* STATED GOAL *
Retype every record below line for line, keeping each character and number unchanged.

* DATASET ENTRIES *
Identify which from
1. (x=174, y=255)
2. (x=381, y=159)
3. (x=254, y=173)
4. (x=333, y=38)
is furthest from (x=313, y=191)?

* THE SOLUTION *
Identify which from
1. (x=174, y=255)
2. (x=381, y=159)
3. (x=254, y=173)
4. (x=333, y=38)
is furthest from (x=313, y=191)?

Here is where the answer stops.